[[ GIVEN DATA open ]]
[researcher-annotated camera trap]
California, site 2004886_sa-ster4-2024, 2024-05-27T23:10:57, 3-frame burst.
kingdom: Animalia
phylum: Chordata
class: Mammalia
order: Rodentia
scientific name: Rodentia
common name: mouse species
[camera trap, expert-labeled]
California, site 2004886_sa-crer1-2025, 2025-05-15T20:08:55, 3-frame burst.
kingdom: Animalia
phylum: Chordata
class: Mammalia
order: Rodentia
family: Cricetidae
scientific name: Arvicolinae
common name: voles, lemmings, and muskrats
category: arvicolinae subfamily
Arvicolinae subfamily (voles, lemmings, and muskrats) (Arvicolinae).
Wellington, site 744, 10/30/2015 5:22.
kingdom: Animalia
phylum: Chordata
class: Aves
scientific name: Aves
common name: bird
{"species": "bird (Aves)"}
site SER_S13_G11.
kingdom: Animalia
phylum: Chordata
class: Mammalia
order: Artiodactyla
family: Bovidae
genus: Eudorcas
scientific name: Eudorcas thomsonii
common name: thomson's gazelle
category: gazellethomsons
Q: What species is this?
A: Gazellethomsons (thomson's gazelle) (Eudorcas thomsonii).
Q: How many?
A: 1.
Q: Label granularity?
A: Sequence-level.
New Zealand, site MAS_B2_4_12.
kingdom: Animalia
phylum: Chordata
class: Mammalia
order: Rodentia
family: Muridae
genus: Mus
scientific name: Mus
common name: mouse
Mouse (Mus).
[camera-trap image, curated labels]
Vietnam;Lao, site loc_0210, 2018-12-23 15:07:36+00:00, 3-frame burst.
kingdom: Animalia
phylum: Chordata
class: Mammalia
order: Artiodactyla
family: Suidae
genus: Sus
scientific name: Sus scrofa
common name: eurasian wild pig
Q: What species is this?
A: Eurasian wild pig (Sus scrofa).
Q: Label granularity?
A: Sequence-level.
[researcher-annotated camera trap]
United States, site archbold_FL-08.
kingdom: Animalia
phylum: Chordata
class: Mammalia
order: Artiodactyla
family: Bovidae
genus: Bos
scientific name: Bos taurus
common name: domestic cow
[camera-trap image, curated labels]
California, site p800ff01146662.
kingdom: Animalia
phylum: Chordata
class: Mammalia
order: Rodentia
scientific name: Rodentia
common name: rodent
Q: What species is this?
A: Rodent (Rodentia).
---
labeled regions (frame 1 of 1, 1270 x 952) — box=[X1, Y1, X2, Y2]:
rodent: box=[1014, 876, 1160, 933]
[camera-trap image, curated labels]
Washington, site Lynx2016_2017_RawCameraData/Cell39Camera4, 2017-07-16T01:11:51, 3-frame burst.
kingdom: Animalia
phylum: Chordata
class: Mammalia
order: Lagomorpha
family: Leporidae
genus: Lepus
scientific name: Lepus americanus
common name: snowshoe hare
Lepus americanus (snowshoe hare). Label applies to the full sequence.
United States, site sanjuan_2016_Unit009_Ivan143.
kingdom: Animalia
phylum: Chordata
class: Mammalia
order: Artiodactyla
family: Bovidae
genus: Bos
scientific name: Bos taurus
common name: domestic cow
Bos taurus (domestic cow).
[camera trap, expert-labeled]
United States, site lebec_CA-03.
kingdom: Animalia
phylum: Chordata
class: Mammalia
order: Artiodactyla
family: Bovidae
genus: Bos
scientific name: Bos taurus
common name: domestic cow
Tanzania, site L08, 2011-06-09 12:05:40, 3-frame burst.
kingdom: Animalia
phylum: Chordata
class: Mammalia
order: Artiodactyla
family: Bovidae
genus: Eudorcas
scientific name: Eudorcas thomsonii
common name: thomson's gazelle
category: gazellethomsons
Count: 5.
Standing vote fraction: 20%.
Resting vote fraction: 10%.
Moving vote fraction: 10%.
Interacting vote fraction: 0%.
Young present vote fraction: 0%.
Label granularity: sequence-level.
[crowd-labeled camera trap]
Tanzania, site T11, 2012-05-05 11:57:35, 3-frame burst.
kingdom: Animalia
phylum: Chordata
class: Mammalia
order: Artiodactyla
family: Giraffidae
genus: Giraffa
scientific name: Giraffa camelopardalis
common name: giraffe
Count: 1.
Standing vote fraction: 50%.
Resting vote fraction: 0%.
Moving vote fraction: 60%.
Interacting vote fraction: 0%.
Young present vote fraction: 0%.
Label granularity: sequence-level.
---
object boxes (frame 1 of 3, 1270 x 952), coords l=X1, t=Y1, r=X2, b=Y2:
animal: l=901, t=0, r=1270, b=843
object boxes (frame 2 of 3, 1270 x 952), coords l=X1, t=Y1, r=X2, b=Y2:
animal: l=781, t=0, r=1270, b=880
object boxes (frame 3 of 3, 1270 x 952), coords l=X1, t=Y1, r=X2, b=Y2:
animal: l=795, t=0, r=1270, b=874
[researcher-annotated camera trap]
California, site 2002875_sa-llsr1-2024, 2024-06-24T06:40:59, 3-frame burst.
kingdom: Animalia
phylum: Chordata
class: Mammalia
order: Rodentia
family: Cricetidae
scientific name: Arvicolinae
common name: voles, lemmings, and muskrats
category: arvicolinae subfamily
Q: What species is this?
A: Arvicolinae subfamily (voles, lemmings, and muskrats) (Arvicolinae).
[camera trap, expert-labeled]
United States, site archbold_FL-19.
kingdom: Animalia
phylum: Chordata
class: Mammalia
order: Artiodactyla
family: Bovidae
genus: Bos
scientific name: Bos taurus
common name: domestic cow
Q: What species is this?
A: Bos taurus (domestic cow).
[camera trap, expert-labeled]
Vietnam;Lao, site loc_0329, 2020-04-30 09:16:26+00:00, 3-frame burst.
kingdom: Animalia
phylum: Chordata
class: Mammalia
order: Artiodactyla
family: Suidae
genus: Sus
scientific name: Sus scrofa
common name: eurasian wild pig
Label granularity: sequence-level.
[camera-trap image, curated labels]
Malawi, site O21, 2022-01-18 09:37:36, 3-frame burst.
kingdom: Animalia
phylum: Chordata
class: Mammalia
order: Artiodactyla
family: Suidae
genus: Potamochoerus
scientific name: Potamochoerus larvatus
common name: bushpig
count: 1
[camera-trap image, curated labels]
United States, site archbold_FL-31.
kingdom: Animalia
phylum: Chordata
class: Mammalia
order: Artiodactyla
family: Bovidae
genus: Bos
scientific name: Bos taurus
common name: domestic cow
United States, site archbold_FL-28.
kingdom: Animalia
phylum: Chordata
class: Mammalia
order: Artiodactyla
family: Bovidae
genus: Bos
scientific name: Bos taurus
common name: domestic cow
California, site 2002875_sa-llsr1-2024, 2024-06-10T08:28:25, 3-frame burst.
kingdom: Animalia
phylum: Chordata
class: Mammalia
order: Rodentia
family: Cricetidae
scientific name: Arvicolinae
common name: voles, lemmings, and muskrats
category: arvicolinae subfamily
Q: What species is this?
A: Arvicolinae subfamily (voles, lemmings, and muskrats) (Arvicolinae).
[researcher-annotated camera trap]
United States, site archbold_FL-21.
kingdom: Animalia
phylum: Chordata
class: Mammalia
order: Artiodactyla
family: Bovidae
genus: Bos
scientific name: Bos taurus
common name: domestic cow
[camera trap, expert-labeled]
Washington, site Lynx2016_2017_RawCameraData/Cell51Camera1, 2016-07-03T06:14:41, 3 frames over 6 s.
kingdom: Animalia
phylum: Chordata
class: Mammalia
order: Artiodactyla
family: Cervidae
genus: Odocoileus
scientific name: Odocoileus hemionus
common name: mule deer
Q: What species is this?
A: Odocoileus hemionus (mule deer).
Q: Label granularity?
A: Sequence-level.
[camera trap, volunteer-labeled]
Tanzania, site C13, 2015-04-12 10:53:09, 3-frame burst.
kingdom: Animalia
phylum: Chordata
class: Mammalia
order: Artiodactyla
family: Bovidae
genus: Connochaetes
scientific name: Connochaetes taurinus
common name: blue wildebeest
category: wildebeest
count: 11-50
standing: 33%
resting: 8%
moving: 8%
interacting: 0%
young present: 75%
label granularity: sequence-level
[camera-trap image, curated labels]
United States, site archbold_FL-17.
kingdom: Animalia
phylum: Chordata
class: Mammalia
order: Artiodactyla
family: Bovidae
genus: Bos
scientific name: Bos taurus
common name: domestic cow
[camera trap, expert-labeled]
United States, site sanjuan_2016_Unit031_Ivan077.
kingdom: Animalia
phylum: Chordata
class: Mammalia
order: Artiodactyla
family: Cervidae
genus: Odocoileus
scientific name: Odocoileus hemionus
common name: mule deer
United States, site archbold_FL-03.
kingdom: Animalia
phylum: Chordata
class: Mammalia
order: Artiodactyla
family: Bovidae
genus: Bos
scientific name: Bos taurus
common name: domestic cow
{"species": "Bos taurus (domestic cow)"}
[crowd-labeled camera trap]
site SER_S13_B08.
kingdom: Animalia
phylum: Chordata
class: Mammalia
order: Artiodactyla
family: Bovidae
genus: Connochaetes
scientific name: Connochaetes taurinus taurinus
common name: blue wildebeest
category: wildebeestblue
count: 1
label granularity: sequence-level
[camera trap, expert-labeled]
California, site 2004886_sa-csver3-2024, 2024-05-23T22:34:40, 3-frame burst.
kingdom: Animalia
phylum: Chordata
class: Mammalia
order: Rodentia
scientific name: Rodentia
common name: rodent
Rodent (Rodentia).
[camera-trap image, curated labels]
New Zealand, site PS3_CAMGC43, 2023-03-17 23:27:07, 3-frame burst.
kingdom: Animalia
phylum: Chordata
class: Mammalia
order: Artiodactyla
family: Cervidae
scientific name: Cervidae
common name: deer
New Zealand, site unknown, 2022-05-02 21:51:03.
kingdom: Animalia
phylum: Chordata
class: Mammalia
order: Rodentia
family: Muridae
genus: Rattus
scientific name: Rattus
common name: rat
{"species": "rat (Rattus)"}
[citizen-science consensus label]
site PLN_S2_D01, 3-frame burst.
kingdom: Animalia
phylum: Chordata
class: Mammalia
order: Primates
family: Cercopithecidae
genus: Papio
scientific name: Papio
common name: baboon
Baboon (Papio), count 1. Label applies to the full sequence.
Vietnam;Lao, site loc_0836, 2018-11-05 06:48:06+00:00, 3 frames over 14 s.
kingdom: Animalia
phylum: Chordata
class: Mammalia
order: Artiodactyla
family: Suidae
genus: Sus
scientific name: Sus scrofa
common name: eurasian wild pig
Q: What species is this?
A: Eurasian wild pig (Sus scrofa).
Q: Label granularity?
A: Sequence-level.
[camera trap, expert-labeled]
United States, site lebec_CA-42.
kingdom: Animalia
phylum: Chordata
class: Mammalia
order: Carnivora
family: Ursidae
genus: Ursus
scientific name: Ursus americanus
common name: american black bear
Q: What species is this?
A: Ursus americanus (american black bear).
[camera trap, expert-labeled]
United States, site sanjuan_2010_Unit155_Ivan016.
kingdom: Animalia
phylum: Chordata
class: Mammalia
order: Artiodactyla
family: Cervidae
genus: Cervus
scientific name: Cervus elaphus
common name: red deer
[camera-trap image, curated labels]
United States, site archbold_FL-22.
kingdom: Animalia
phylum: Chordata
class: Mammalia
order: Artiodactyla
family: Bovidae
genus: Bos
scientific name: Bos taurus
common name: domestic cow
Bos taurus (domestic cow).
[[ GIVEN DATA closed ]]
* **GOAL OF THE EXERCISE**
Every line of the records that includes the word "Washington" should be gathered.

* **WRITTEN SOLUTION**
Washington, site Lynx2016_2017_RawCameraData/Cell39Camera4, 2017-07-16T01:11:51, 3-frame burst.
Washington, site Lynx2016_2017_RawCameraData/Cell51Camera1, 2016-07-03T06:14:41, 3 frames over 6 s.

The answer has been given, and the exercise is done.